*What to do*
Reproduce everything from the line containing "In the top chart (gender), what is the difference" down to the line containing "Is the value for Jan", keeping both of those lines and leaving out the pictures.

*Data to use*
****************
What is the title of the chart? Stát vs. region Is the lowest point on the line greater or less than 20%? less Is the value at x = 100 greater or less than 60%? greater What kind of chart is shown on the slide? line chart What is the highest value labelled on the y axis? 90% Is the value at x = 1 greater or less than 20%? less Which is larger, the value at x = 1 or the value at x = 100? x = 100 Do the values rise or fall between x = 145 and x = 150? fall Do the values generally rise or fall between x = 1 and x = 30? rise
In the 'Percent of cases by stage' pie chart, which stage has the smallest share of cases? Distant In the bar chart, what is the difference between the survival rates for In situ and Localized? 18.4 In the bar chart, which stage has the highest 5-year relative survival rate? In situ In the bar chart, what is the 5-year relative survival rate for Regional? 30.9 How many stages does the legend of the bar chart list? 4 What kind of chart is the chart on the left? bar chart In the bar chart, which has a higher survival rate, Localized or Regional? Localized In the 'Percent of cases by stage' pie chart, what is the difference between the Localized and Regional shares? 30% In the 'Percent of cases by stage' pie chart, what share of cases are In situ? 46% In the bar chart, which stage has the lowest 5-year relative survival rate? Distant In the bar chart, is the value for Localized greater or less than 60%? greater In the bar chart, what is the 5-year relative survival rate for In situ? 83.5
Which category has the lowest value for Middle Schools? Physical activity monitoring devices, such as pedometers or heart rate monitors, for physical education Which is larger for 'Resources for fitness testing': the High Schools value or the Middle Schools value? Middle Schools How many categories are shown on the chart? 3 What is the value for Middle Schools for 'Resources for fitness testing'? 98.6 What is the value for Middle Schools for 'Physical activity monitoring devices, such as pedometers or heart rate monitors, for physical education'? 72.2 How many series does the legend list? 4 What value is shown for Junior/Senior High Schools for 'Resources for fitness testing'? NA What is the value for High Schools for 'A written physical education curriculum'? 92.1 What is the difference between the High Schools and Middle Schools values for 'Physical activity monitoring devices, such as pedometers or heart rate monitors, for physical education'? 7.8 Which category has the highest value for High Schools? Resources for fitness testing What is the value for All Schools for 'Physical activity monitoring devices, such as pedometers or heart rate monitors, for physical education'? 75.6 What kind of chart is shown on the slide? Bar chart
****************
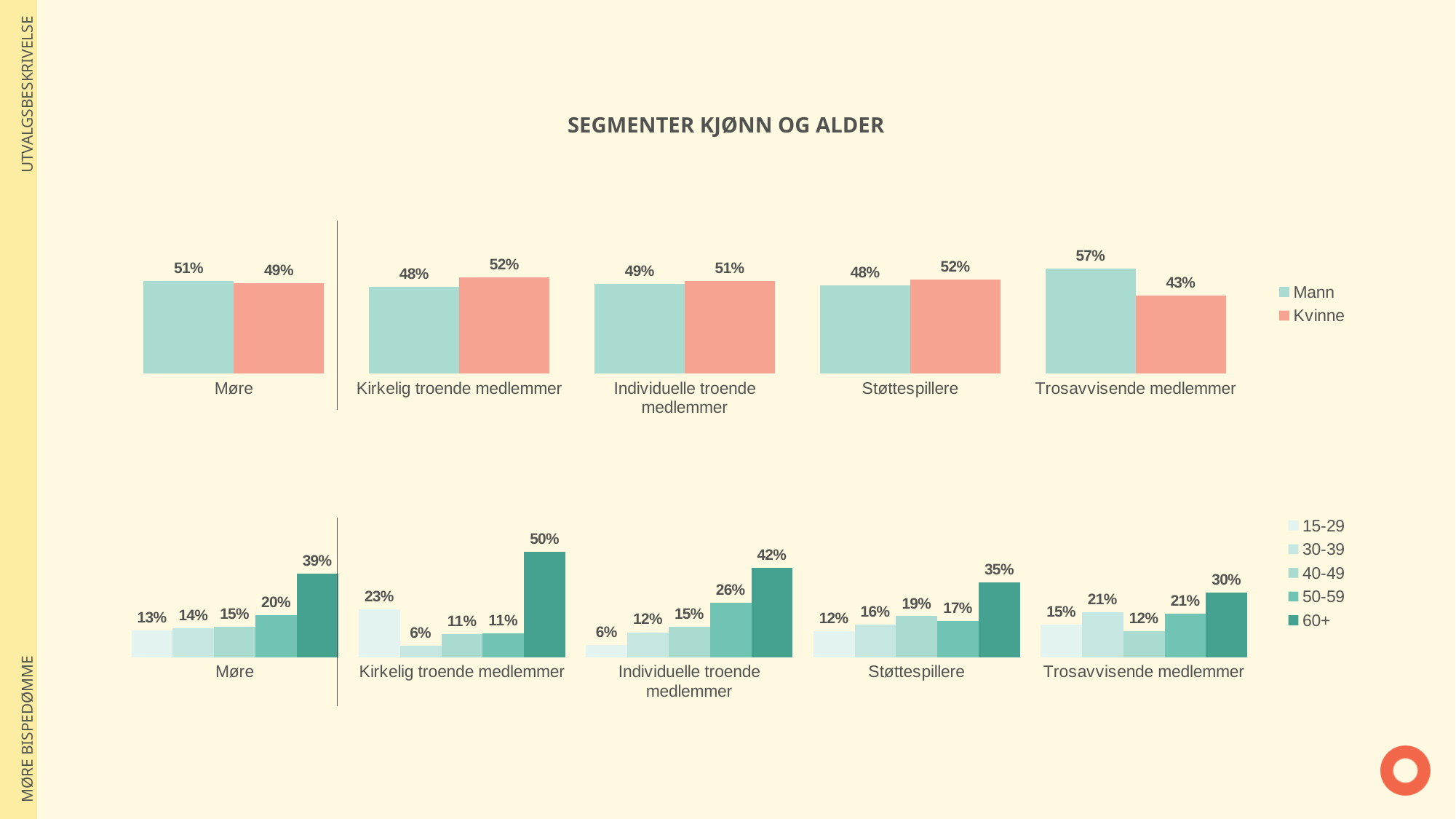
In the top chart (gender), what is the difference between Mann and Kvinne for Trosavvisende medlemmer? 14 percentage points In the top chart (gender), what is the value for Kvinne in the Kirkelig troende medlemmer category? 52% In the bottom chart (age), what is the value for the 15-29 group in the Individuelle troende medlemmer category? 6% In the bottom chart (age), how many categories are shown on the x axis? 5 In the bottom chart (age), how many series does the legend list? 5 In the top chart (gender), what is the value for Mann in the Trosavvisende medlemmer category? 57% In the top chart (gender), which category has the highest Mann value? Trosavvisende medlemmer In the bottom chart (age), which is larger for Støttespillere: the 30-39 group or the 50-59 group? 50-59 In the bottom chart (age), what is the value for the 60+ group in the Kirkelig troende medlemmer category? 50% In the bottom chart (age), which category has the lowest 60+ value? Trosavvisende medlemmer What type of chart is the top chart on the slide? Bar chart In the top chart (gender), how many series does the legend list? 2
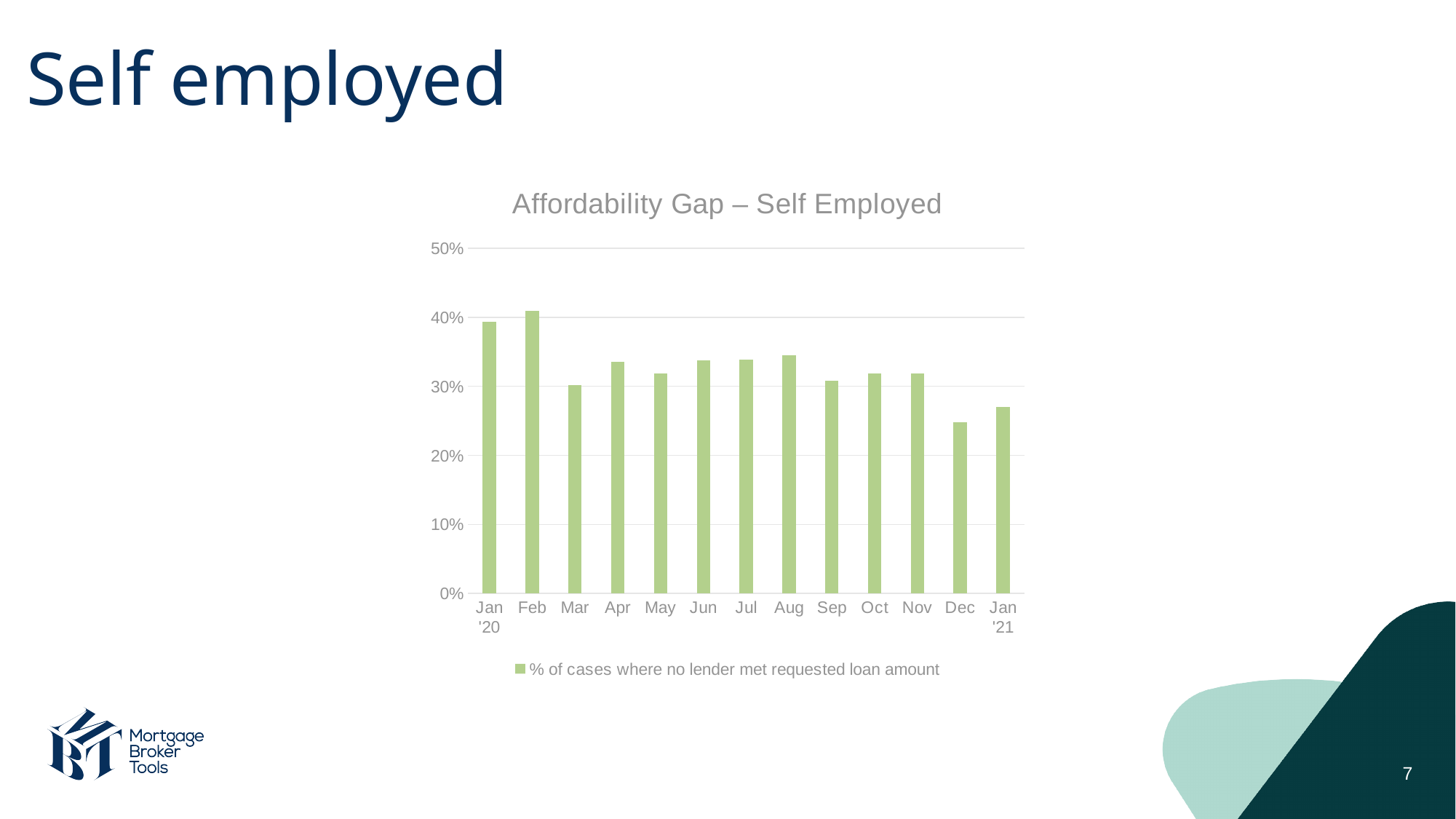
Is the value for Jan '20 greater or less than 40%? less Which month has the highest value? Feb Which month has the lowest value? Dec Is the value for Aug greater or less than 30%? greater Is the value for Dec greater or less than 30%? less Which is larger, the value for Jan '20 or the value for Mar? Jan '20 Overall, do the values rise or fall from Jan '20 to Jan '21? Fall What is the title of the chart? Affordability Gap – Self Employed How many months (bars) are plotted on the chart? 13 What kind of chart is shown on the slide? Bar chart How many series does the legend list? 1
****************
*Expected output*
In the top chart (gender), what is the difference between Mann and Kvinne for Trosavvisende medlemmer? 14 percentage points In the top chart (gender), what is the value for Kvinne in the Kirkelig troende medlemmer category? 52% In the bottom chart (age), what is the value for the 15-29 group in the Individuelle troende medlemmer category? 6% In the bottom chart (age), how many categories are shown on the x axis? 5 In the bottom chart (age), how many series does the legend list? 5 In the top chart (gender), what is the value for Mann in the Trosavvisende medlemmer category? 57% In the top chart (gender), which category has the highest Mann value? Trosavvisende medlemmer In the bottom chart (age), which is larger for Støttespillere: the 30-39 group or the 50-59 group? 50-59 In the bottom chart (age), what is the value for the 60+ group in the Kirkelig troende medlemmer category? 50% In the bottom chart (age), which category has the lowest 60+ value? Trosavvisende medlemmer What type of chart is the top chart on the slide? Bar chart In the top chart (gender), how many series does the legend list? 2
Is the value for Jan '20 greater or less than 40%? less Which month has the highest value? Feb Which month has the lowest value? Dec Is the value for Aug greater or less than 30%? greater Is the value for Dec greater or less than 30%? less Which is larger, the value for Jan '20 or the value for Mar? Jan '20 Overall, do the values rise or fall from Jan '20 to Jan '21? Fall What is the title of the chart? Affordability Gap – Self Employed How many months (bars) are plotted on the chart? 13 What kind of chart is shown on the slide? Bar chart How many series does the legend list? 1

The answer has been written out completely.